Multiple subscriptions required

Until this happens, fleet managers will have to negotiate multiple subscription fees with CPOs and eMSPs and process multiple invoices to keep their EVs mobile. The universal ‘tap-and-go’ payment solutions that allows drivers to use Visa or Mastercard cards to pay at public chargepoints may solve range anxiety and keep EVs moving but do not deliver the management information required to monitor, analyse and control spend.

This information is particularly important for fleets operating plug-in hybrid vehicles (PHEVs) as a stepping stone to full electrification. If PHEVs are not recharged and driven wherever possible in electric mode their fuel consumption and cost, as well as their CO2 footprint are worse than an equivalent diesel model.

Fossil fuel-card companies offer EV solution

The good news is that established fuel-card companies are rapidly developing products and services that deliver this data and that can work in a mixed fleet environment of both EVs and vehicles with internal combustion engines.

Paul Holland, managing director for UK Fuel at Fleetcor, said: “Those managing fleets that combine petrol, diesel and electric vehicles are faced with many challenges, needing to manage multiple accounts and payment methods to ensure their fleet has access to a convenient network for all its refuelling needs. On top of this, they are met by varying account structures, different pricing, separate invoicing and reporting, leading to a lot of administration that leaves fleet managers and owners without the necessary controls to run their business.”

Fleetcor’s Allstar One Electric card provides a charging payment solution for electric and hybrid company vehicles across a multi-branded electric charging network as well as access to the UK’s largest fossil fuel network, alongside management reports that deliver full visibility of spend and tax-compliant invoicing.

eRoaming services develop

Moreover, recharging networks are gradually linking up to offer e-roaming services similar to banks, letting the customers of their rivals use their ATMs to withdraw cash. In France, for example, Hubject has forged at least 18 partnerships with charging companies and public bodies, such as Chargemap, Freshmile, Electric 55 Charging and Ionity to link 15% of the country’s charging stations into a single network, although as Hubject’s Yan Garnier said: “Only 15% of the charging stations in France are open to roaming with our local and international partners.

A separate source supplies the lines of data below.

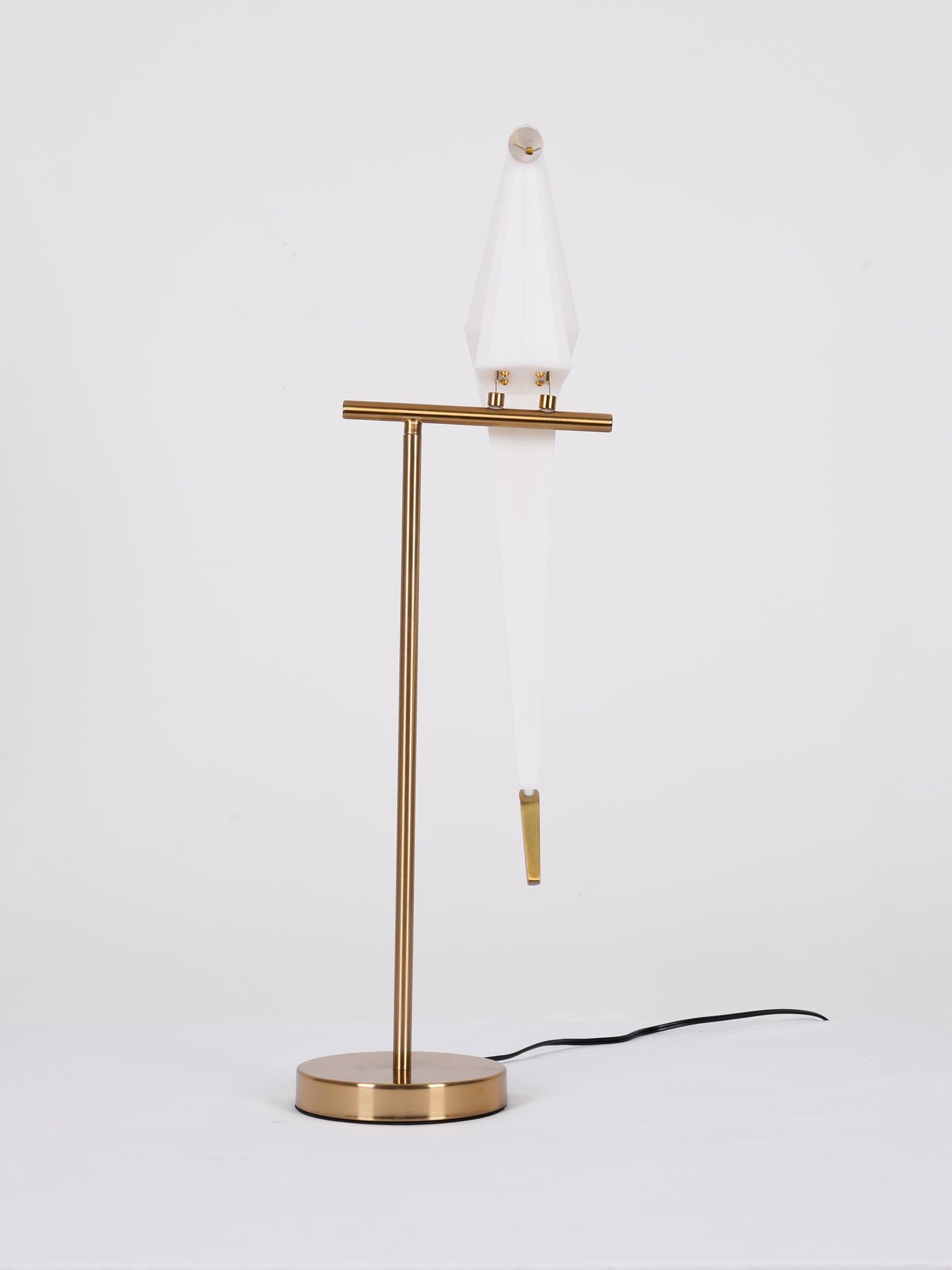 Perching Bird Table lamp - Cueteks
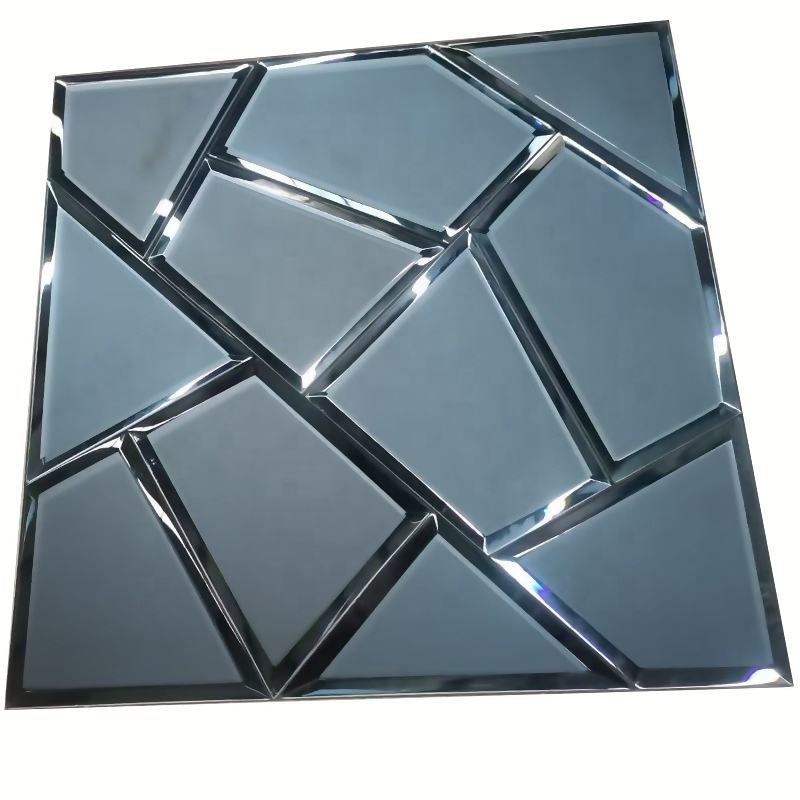 Gương Treo Tường Mosaic Kính Bóng Trang Trí Tường Nội Thất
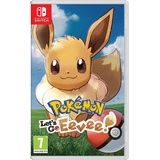 Pokemon: Let's Go, Evoli! (PEGI) (Nintendo Switch)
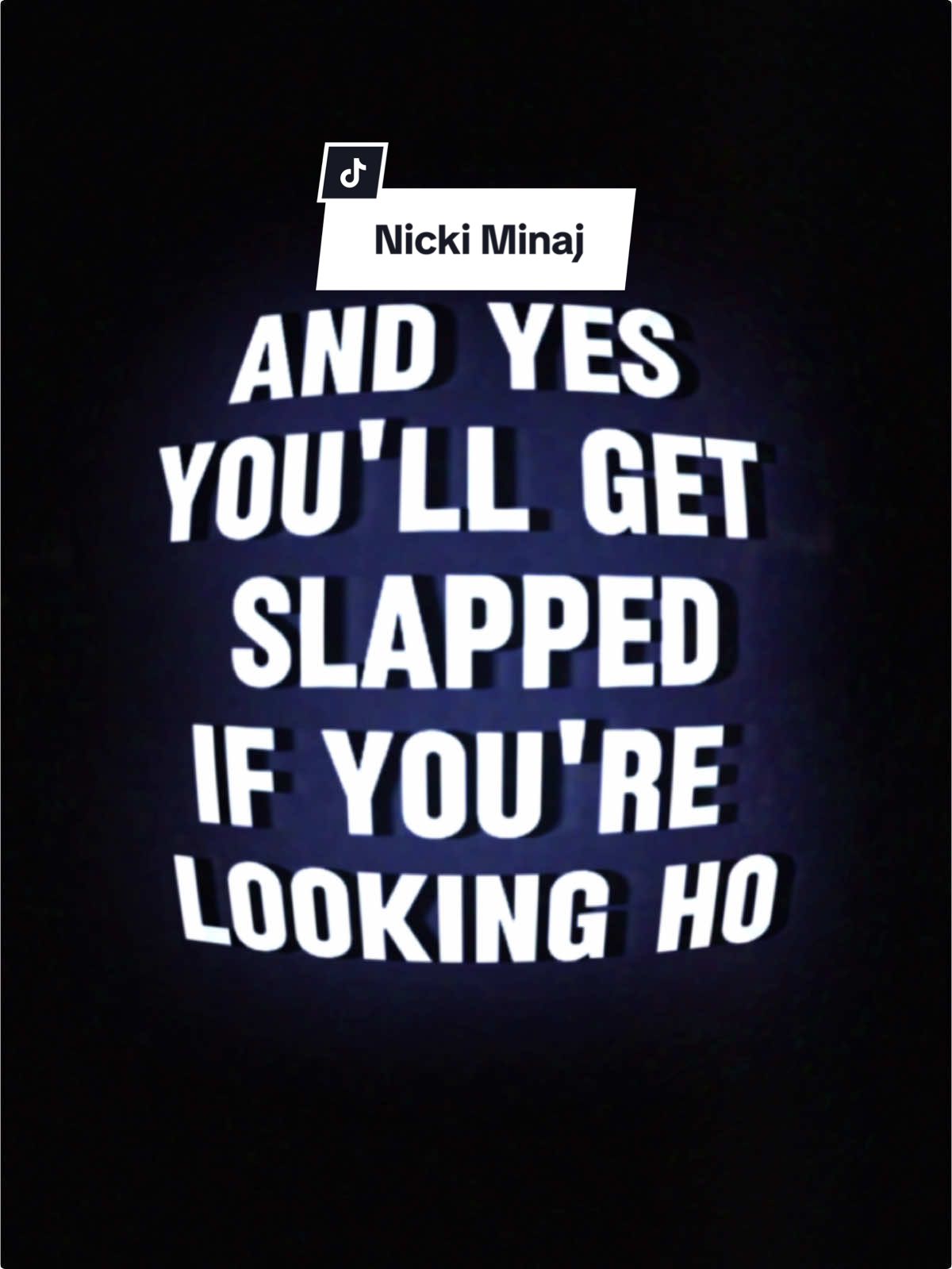 Boy You Got My Heartbeat Running Away… Lyricvideo | #lyrics #karaoke #nickiminaj #superbass #lyricvideo 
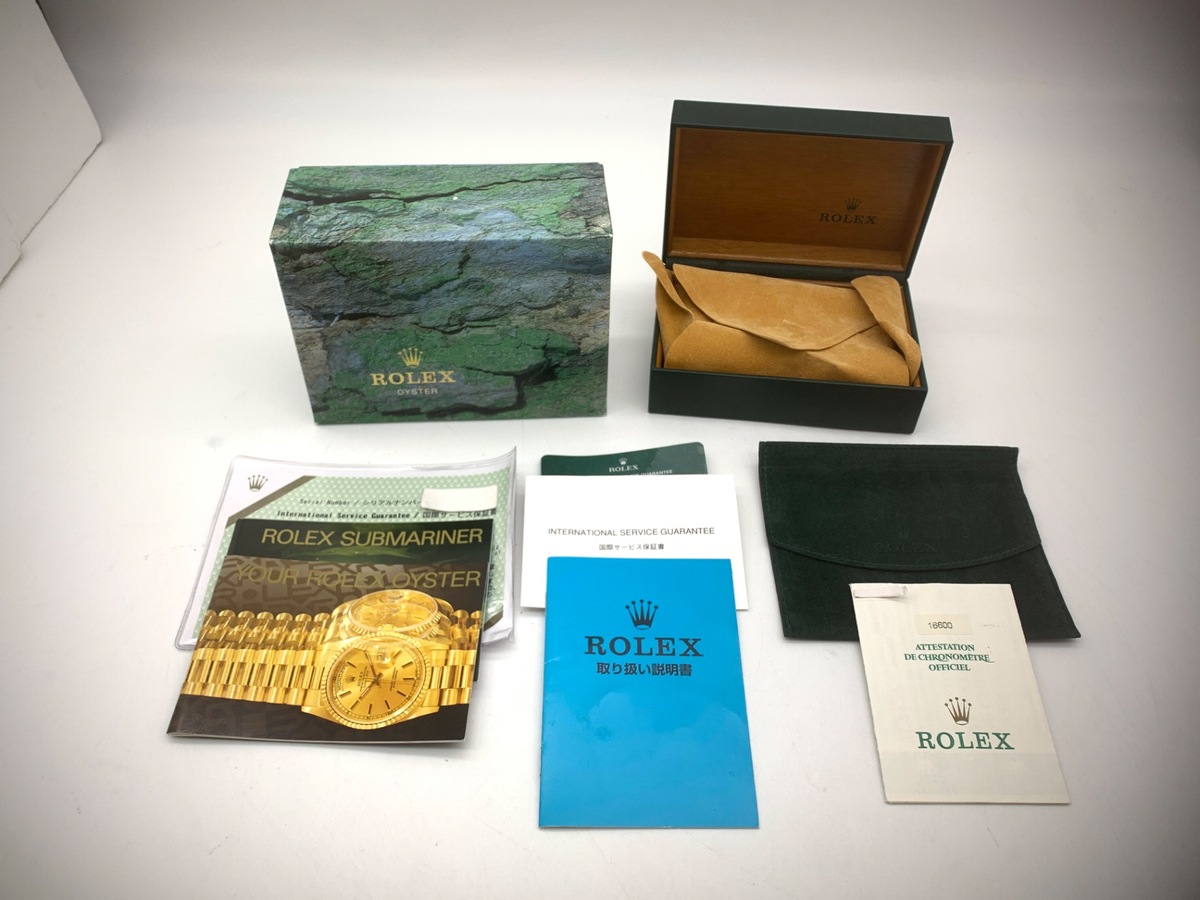 ロレックス(ROLEX) シードゥエラー ブラック 16600 ステンレススティール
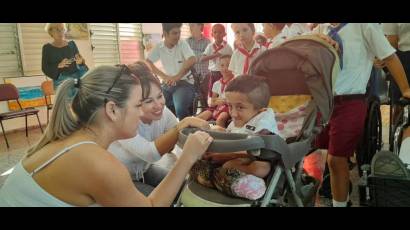 La escuela Solidaridad con Panamá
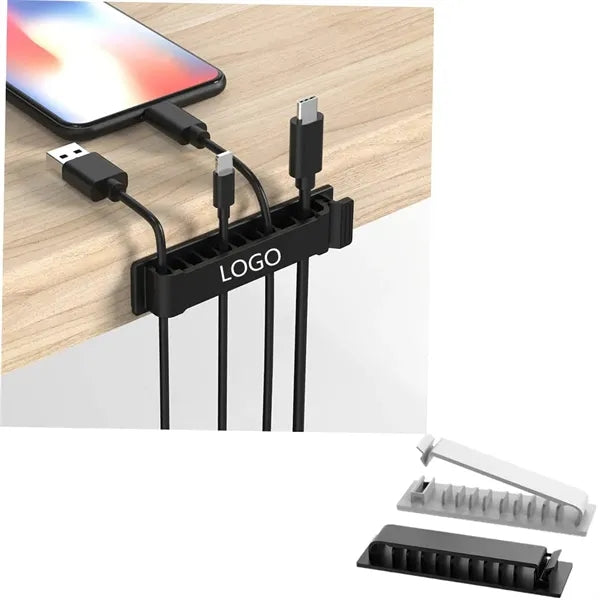 Cable Clip Holder, Self Adhesive Cables Management Clip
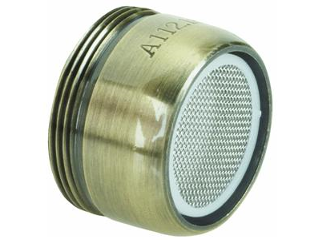 Dual Thread Brass Aerator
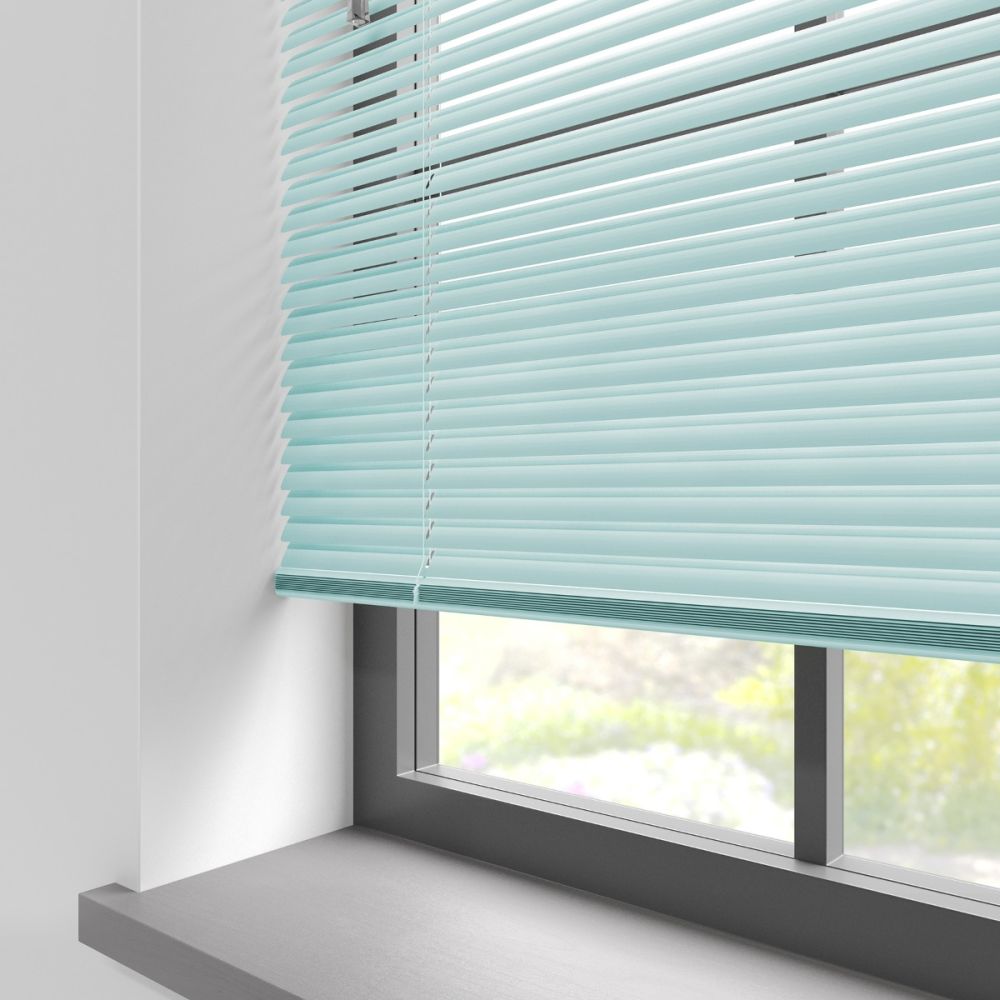Baby Blue Aluminium Venetian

This is not enough for EV drivers to easily charge their vehicles in France and across Europe.”

Leasing company answers

And in a bid to deliver a complete EV solution, major leasing companies such as Arval, Athlon and LeasePlan are working with EV chargecard providers like Xximo to deliver fleet-specific cards that provide open access to an ever-growing public charging network.

Why fuel cards remain essential

  1. Consolidate fuel and electricity purchases into a single invoice and management report during the transition to electric vehicles.
  2. Monitor where drivers recharge their electric vehicles – high-speed public chargers are much more expensive than slower domestic or workplace chargers.
  3. Use EV recharging and fuel data to ensure drivers of plug-in hybrid vehicles are actually plugging in their cars and making maximum use of battery power.
  4. Compare real-life electricity costs against real life diesel expenditure to calculate the actual TCO of both power trains.
  5. Analyse kilometres driven per kWh of charge. Drivers achieving the lowest average range may be driving aggressively, increasing fleet risk.
  6. Increase access to charging nationwide and international charging networks. The major card operators are working to establish eRoaming.
  7. Use card apps to record journeys as either ‘business’ or ‘private’ for tax and expenses.